Every time I feel the chains of bondage wrap around my struggling heart, I fight equally as hard against the urge to sadistically chuckle and mutter in Heaven’s direction, “This sin isn’t my fault. Fix it yourself, Jehovah. If you can… I dare you.”
We live in a fallen world. Because of that, there are multiple sins that are results of something done to us. One phrase heartbreakingly comes to mind: Post Traumatic Stress Disorder. I have encountered multiple loved ones with PTSD who hopelessly reminisce about actions which go against the Word of God, but they feel like they “have to” do them. They can’t remember what survival without the action in question looks like.
Men and women alike who have been sexually assaulted or abused cringe when well-intentioned people speak boldly against sexual acts as sins when the victim has a brain programmed to think those acts are needed for physical survival.
So, the question gets posed: Is it sin? When a person’s outburst of anger is because of a flashback they could not control… Is it sin?
There are 2 types of people reading this:
1) Someone who has no idea what I’m talking about… sin has almost always been circumstancial rather than positional. Praise God for that. I can only imagine the rest of this post won’t make sense.
2) Someone who knows all too well what I mean and you’ve made a game out of hiding your struggle because good sane Christians don’t have problems or dilemmas like this.
If you come from that second group hear me say first and foremost I’m so sorry for the pain you’ve suffered. I’m so sorry you’ve been told openly fighting against yourself for the glory of God should be easy… or atleast get easier over time. I’m so sorry if you’ve been told you’re just weak and should give up trying to reach sanctification. All of those things are well-veiled half truths.
Hear this warning come from someone who has lost almost everything by coming from the position of thinking my actions aren’t my fault. “Not my circus, not my monkey” has entered my “forgive me, Lord” prayers on more than one occasion. I can look back on my past and see the exact moment when my brain changed from human being to threatened victim… so blame shifting is d**** easy.
You may be able to blame-shift. You may be able to call yourself a survivor only when you do certain things that make other Christians cringe. When that happens, you are in danger of secretly breeding a level of pride that shuts the door of your heart off from anyone else getting in to possibly help you heal. That pride can get so thick you stop hearing God simply because you’re wallowing in your own self-pity and self-righteousness.
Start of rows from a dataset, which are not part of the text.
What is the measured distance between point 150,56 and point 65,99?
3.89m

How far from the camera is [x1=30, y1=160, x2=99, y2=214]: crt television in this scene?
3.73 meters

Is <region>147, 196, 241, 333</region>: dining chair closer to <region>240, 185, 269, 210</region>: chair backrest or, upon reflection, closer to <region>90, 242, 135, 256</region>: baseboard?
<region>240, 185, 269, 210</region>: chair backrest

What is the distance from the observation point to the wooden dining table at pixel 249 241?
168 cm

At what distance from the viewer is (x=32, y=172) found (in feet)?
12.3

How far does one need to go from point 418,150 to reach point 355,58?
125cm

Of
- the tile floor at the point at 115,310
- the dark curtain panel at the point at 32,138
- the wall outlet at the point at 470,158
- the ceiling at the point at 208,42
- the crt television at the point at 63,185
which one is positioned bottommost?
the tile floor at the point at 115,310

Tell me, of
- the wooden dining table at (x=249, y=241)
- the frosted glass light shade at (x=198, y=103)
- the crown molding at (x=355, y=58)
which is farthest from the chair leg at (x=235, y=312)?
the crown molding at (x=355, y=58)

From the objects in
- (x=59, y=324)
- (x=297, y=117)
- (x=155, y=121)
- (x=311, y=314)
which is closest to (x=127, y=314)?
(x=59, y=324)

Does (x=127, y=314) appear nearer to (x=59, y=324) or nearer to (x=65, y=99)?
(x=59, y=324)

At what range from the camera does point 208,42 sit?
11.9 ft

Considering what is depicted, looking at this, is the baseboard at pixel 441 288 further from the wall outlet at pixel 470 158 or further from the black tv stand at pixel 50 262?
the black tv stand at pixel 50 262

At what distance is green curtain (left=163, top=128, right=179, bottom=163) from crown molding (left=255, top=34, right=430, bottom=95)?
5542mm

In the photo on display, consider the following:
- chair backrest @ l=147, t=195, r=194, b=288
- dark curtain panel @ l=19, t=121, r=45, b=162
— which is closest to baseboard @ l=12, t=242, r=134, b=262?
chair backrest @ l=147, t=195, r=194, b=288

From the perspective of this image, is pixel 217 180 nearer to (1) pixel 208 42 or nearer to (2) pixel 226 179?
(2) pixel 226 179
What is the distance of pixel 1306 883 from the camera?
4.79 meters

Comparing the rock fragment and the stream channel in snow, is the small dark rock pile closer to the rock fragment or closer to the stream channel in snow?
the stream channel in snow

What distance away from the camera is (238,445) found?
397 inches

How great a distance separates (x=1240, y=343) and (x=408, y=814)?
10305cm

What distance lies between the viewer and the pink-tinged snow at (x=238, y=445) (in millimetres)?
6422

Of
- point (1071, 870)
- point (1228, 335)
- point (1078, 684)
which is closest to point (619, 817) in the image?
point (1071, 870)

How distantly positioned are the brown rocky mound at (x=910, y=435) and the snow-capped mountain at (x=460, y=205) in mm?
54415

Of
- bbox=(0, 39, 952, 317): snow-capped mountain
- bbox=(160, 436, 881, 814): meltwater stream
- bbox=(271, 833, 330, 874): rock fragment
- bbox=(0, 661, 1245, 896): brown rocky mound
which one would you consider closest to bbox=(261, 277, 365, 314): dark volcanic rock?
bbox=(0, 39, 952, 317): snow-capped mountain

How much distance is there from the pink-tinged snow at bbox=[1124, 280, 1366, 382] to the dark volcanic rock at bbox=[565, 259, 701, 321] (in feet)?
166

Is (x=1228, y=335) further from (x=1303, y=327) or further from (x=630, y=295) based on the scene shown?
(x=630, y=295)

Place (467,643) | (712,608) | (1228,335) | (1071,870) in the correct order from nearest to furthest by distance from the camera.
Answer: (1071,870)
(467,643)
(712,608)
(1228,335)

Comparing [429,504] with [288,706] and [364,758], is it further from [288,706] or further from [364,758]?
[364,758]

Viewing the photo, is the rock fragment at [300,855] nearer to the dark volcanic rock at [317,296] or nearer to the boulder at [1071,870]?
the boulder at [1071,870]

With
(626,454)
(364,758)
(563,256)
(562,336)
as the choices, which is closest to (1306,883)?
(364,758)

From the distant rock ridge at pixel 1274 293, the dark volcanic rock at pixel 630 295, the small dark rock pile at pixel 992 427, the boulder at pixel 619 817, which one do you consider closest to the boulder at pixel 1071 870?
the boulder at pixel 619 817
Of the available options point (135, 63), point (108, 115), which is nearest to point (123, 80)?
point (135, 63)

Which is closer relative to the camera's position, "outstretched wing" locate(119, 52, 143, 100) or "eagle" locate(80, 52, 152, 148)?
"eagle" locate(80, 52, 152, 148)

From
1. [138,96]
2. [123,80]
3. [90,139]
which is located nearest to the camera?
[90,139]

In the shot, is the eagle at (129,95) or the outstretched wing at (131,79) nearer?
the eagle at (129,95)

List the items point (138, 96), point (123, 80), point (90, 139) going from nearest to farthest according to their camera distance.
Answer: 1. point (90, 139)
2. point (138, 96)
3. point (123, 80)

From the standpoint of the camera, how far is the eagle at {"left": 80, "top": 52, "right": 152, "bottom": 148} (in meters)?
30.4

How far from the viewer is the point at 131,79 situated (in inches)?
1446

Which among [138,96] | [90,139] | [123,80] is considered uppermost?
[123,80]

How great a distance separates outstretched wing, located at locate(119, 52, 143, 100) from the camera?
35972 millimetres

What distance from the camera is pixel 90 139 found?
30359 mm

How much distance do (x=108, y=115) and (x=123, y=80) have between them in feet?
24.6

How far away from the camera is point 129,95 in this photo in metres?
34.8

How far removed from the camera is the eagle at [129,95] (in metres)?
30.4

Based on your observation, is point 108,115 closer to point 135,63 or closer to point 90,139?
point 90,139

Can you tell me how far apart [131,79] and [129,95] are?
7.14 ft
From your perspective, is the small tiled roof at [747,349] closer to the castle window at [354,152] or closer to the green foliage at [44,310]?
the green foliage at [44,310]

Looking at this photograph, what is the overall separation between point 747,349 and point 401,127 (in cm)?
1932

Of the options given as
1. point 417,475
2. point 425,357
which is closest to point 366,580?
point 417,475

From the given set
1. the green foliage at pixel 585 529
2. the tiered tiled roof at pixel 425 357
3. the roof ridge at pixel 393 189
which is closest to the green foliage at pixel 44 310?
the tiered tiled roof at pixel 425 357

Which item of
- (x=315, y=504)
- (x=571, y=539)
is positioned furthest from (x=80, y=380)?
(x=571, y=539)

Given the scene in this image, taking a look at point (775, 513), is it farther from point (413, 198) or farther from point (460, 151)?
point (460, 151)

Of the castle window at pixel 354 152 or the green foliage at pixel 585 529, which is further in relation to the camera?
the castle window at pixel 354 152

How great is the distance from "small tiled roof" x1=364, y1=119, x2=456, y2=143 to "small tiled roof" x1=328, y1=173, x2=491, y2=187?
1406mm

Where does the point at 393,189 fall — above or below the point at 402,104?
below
The “prayer” I mentioned earlier? When I’m honest with myself, my heart is actually saying this: “You may be the Creator of the Universe, but I’m the one person you can’t touch and who can’t be affected by your love, redemption and mercy. I only need you for the attributes I can comprehend. You’re too weak to love me into changing.”
Be careful of hiding your pride behind the pain of your past. You may not see the root of your sin simply because it’s easiest to focus on your pain. My friend, that is the Enemy’s greatest ploy.
Let God fight your battles, even if it’s not the battle you expected.